#### Provided text

Among Two Worlds

I just left home. Now I’m home again.

In other words, I left the US last week and made it to Japan safely. I stayed in Tokyo for a few days, eating Thanksgiving dinner at an American family’s house and continuing my 4-year streak of not being in America for such a North American Holiday. I reconnected with Japanese friends, whom I’ve known since kindergarten and elementary school. I went to church in Ueda where I grew up, and in true Japanese fashion they threw me a dinner party even though I insisted that they not make a big deal. Then I rode the train and returned to Shiga Kogen, where I will stay again this winter for about a month.

Seeing Mt. Fuji from Tokyo with American friends

Seeing Mt. Fuji from Tokyo with American friends

It is strange to me how completely different my two worlds are, yet how completely I can belong to each simultaneously. Americans can’t imagine a white boy like me speaking fluent Japanese, and Japanese people ask me fairly frequently if I can speak English. I can see where they’re coming from. When someone seems so American or so Japanese, it’s hard to imagine that person as anything else. It’s like trying to imagine a long-haired person you just met with short hair: You can’t do it.

########
#### Entries supplied

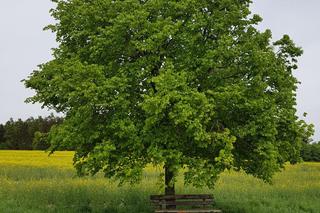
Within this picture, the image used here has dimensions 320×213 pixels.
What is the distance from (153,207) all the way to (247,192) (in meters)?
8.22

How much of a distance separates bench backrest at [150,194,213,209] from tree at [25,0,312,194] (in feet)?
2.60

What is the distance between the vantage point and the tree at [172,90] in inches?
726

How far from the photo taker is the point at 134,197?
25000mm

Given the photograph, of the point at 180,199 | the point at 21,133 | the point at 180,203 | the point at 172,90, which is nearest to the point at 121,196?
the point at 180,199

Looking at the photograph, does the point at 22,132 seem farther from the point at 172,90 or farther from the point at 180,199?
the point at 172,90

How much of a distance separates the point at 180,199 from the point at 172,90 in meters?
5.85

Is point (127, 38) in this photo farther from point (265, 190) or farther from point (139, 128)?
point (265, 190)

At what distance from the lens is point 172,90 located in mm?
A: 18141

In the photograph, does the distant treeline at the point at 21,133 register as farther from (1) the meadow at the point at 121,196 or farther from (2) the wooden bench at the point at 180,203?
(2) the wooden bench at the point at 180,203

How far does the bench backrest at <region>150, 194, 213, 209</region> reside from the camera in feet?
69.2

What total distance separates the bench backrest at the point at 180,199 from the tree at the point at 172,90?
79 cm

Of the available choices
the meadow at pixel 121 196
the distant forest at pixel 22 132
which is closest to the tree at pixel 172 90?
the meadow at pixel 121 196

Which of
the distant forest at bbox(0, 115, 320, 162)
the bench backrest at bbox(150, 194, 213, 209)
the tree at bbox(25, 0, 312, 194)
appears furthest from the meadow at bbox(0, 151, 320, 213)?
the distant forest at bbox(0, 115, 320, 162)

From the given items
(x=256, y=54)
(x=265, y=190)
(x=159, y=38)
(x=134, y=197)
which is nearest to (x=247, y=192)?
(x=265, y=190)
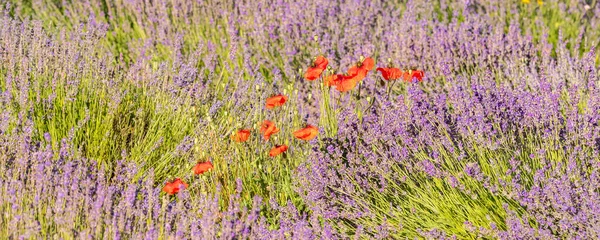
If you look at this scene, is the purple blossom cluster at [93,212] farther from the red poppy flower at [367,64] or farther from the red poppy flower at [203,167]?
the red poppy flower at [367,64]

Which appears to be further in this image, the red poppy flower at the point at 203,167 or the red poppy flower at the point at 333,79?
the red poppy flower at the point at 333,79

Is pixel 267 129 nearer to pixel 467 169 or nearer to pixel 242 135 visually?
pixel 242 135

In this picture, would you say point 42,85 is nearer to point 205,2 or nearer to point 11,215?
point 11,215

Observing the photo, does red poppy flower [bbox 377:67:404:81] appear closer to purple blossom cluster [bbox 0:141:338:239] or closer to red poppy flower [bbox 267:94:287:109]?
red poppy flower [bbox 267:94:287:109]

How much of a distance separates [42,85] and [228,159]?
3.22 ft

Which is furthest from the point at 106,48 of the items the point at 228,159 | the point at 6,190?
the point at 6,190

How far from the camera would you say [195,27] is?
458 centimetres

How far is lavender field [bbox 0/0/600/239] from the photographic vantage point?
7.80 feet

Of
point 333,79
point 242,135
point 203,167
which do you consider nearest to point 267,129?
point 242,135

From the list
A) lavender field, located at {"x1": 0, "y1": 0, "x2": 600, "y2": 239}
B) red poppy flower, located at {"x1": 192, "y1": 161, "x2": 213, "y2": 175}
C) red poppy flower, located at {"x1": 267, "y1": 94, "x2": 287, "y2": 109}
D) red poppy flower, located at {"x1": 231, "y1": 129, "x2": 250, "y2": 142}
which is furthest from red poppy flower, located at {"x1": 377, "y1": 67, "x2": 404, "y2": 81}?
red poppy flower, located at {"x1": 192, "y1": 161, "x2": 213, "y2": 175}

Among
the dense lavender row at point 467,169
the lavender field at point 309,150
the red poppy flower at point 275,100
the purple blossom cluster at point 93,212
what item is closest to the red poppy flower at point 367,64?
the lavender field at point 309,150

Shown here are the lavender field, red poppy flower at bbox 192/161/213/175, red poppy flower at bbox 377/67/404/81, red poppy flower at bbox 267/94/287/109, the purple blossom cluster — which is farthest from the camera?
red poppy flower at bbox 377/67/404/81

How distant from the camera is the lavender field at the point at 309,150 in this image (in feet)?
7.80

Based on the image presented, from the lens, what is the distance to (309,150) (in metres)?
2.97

########
#### Entries supplied

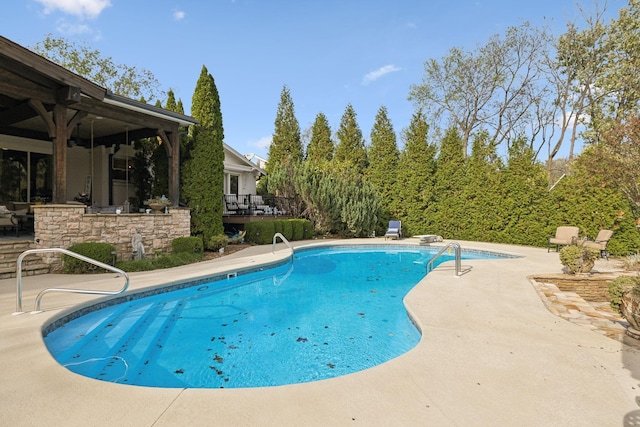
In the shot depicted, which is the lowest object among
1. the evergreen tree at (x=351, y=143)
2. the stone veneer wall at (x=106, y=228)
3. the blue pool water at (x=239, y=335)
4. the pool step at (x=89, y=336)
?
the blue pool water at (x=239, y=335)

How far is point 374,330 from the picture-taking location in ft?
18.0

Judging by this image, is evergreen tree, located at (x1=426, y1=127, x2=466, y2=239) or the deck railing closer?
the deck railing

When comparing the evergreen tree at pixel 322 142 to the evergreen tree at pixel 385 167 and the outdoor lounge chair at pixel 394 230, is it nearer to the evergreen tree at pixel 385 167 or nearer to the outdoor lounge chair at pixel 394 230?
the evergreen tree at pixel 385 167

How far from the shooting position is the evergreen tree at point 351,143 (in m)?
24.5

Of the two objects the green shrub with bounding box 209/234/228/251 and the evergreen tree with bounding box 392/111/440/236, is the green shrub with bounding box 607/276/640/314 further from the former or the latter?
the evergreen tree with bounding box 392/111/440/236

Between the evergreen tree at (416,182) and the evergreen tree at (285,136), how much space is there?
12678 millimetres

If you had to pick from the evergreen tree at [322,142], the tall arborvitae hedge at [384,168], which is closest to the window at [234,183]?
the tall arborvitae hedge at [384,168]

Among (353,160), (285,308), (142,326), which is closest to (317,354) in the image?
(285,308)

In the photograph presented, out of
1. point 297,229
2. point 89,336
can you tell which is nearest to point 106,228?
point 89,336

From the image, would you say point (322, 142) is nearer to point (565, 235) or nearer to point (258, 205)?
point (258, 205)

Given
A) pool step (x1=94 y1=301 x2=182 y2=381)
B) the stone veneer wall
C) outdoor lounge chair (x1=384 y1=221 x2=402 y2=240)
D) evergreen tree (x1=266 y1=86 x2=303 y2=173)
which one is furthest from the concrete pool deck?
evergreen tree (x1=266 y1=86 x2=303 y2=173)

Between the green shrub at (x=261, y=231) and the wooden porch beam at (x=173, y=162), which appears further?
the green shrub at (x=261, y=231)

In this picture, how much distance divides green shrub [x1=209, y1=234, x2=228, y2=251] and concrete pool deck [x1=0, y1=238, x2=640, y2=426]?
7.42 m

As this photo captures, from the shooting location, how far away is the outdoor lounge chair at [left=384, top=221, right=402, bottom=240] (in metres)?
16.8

########

— Required actions —
(1) From the post, extract the passage starting with "Among Two Worlds" and going on through "about a month.".
(2) Answer these questions using the post:
(a) In which town did the writer attend church?
(b) Where will the writer stay this winter, and for about how long?
(c) What do Japanese people fairly frequently ask the writer?
The listing comes from a different source than the post.

— List of solutions —
(1)
Among Two Worlds

I just left home. Now I’m home again.

In other words, I left the US last week and made it to Japan safely. I stayed in Tokyo for a few days, eating Thanksgiving dinner at an American family’s house and continuing my 4-year streak of not being in America for such a North American Holiday. I reconnected with Japanese friends, whom I’ve known since kindergarten and elementary school. I went to church in Ueda where I grew up, and in true Japanese fashion they threw me a dinner party even though I insisted that they not make a big deal. Then I rode the train and returned to Shiga Kogen, where I will stay again this winter for about a month.

(2)
(a) Ueda
(b) Shiga Kogen, for about a month
(c) Whether the writer can speak English